Tuesday, March 22, 2011

Not All Grow Lights Are Created Equal

Do your seedling plants look like this? Thick robust stems, broad leaf size, healthy green color, 100% germination? If not, you may be using incorrect indoor lighting to grow your plants. Not all grow lights are created to capture the ideal wavelengths and light intensity that plants need to flourish.

Plants have the ability to capture light and store lights energy in chemicals like sugar and starch which are then used to power the plants cells. This allows the plant to grow. This process is called photosynthesis. Chlorophyll drives this major plant process. Scientists have learned that chlorophyll is best at catching red and blue light and this is what drives plant growth.

LED grow lights calibrated to the proper wavelength and intensity provide the correct lighting plants need to drive major plant function and growth.
Plants need blue light for stem and foliage growth and red light for flowering growth. The rest of the light in the light spectrum is wasted. Not only is it wasted, it can be harmful to the plant. If you find your plants are “reaching” for the light, growing ‘tall,’ ‘spindaly’ or ‘leaning’ it is most likely because they are not getting the correct light wavelength and intensity that they need to function, so they are “searching” for it.

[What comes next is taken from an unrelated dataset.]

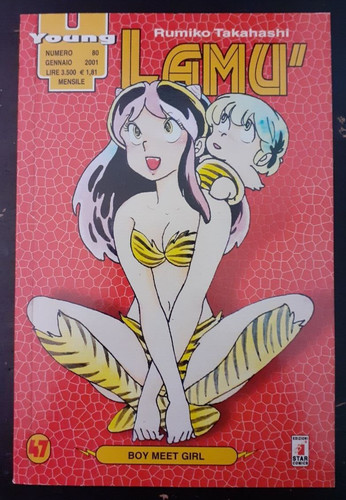 Lamù young rumiko - lamù,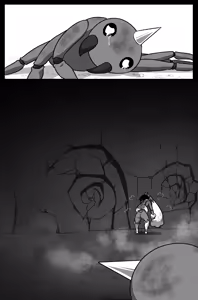 Page 46 of Bug Bite chapter 10 狂暴兔子 - preview thumbnail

LED grow lights do not produce much heat. This is because LED’s are energy efficient, creating 90% light and 10% heat, where as conventional lighting, is the opposite. If the temperature gets too high, plants go into a safety mode and drastically reduce their growth and production. They stop the transpiration process to avoid losing water. This greatly stresses the plant and hinders the growth process.

If your seedling plants are not flourishing you may be using the incorrect lighting. A good LED grow light with the proper wavelength and intensity provides the correct amount of light and heat your plants need to grow healthy and strong.